(Consignes)
1 > Répondez aux questions suivantes à partir du texte sur la revue Long Cours.
(a) À quel rythme paraît Long Cours et combien de pages compte-t-elle ?
(b) Au sein de quel groupe la revue est-elle née ?
(c) De quoi le texte de Jean-Christophe Rufin pour Long Cours est-il illustré ?
2 > Recopiez le passage du texte sur la revue Long Cours compris entre « Il y a tous » et « aquarelles, franchement réussies. », ces deux passages inclus.

(Bloc de texte)
******

Mis à jour le 26 juin 2018
Publié le 17 juin 2013
Difficile car à 47 ans j’ai l’impression d’avoir eu plusieurs vies, grâce au voyage car j’ai eu la chance de commencer très tôt à parcourir le monde : je vivais en Jordanie quand j’avais 7 ans… Alors zappons trente ans de ma vie, nous gagnerons du temps. Je suis chroniqueur littéraire depuis une dizaine d’années au magazine Lire, où je traite entre autres des livres de voyage. J’ai été reporter (notamment à Géo), critique gastronomique, auteur de documentaires pour la télévision, j’ai fait de la radio et publié une vingtaine de livres (sous différents noms), des dictionnaires et des anthologies sur l’Abyssinie et Tahiti au Mercure de France. J’ai toujours concilié mon travail avec mes passions et les principales sont le voyage et la littérature. Mais je m’intéresse aussi beaucoup à la gastronomie…
Long Cours est une revue trimestrielle haut de gamme de 200 pages, consacrée aux récits de voyage et aux reportages. Mais pas seulement : elle tente d’expliquer le monde actuel en donnant la parole à des gens de terrain : écrivains nomades, grands reporters non blasés, photographes curieux, scientifiques décalés, illustrateurs bourlingueurs.
Elle est née il y a plus de trois ans, au sein du groupe Express Roularta (éditeur entre autres de L’Express, Lire, Classica, Côté Sud, L’Étudiant…). Les directeurs généraux, Corinne Pitavy et Christophe Barbier, souhaitaient développer un nouveau concept de « magazine book ». Long Cours a d’abord été, sous un autre nom, un magbook sociétal. On a fait appel à moi quand la direction du groupe a décidé de se distinguer des autres mooks en axant celui-ci sur l’évasion.
Long Cours s’adresse aux lecteurs curieux, ouverts sur le monde. La revue se veut positive. Le but n’est pas de larmoyer sur les drames de l’actualité, comme le font trop souvent les journaux télévisés. Mais de mettre en valeur l’inépuisable créativité humaine, de rendre compte de la diversité du monde, de sortir des sentiers battus et de l’information prédigérée pour rappeler qu’il existe des initiatives pleines d’avenir et des solutions à nos problèmes partout sur la planète, qui demeure fascinante.
Il y a tous les cas de figures. Certains reporters ont des idées de sujet très précises et toutes les idées originales sont les bienvenues ! Dans le cas des écrivains, nous leur laissons le plus souvent carte blanche. Jean-Christophe Rufin, par exemple, m’a proposé de raconter son passionnant voyage à Compostelle. Mais il a mis un point d’honneur à ne pas reprendre un passage écrit pour son livre, publié peu après : son texte pour Long Cours est une version différente, inédite, illustrée de ses propres aquarelles, franchement réussies.

******

(Enregistrements fournis)
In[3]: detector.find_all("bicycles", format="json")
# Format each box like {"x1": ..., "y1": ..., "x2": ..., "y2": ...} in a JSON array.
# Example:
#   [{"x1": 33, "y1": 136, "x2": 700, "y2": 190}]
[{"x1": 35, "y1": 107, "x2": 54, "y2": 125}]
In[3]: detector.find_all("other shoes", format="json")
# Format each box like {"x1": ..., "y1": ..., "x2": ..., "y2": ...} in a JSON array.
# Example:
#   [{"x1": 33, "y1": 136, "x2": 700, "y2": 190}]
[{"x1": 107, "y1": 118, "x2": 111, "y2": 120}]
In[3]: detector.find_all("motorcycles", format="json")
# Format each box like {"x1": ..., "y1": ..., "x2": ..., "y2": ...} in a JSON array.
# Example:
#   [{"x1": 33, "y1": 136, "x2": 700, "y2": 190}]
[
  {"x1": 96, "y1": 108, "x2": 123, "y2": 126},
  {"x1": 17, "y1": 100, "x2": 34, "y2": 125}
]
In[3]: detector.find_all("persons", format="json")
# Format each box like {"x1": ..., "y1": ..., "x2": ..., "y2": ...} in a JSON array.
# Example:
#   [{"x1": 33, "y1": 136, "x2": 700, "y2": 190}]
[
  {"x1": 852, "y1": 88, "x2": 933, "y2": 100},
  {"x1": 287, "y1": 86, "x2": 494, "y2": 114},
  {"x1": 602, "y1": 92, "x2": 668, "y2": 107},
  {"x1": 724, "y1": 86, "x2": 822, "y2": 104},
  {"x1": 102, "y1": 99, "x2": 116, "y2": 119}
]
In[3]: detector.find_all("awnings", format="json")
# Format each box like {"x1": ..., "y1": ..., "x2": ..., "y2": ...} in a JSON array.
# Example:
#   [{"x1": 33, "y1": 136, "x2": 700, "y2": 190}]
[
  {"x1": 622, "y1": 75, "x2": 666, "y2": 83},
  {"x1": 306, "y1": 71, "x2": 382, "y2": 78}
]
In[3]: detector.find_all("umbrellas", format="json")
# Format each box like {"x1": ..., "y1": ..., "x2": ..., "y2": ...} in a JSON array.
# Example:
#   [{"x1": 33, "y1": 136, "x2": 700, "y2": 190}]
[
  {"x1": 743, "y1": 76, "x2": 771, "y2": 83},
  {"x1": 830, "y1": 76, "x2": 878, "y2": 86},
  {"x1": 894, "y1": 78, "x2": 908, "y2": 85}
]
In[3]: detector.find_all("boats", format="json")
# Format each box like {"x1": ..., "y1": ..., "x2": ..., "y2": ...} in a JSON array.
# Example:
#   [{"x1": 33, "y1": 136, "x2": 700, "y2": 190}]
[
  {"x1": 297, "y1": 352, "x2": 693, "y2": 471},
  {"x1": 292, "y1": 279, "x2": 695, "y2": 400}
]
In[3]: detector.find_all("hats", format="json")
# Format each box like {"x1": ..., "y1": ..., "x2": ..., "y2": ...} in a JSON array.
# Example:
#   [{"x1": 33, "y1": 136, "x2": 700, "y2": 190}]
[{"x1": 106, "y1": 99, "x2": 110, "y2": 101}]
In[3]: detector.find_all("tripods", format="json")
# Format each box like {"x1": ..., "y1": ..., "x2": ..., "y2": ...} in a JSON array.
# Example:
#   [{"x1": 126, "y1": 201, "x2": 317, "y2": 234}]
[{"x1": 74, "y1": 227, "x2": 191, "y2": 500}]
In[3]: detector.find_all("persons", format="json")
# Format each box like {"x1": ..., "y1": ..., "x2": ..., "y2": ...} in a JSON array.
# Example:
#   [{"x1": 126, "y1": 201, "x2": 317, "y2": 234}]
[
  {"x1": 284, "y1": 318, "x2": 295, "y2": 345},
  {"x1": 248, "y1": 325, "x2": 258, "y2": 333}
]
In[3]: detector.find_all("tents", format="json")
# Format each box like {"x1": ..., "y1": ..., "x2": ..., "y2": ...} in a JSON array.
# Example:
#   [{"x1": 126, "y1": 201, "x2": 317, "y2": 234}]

******

(Réponses attendues)
1 >
(a) Elle est trimestrielle et compte 200 pages.
(b) Au sein du groupe Express Roularta.
(c) De ses propres aquarelles.

2 >
Il y a tous les cas de figures. Certains reporters ont des idées de sujet très précises et toutes les idées originales sont les bienvenues ! Dans le cas des écrivains, nous leur laissons le plus souvent carte blanche. Jean-Christophe Rufin, par exemple, m’a proposé de raconter son passionnant voyage à Compostelle. Mais il a mis un point d’honneur à ne pas reprendre un passage écrit pour son livre, publié peu après : son texte pour Long Cours est une version différente, inédite, illustrée de ses propres aquarelles, franchement réussies.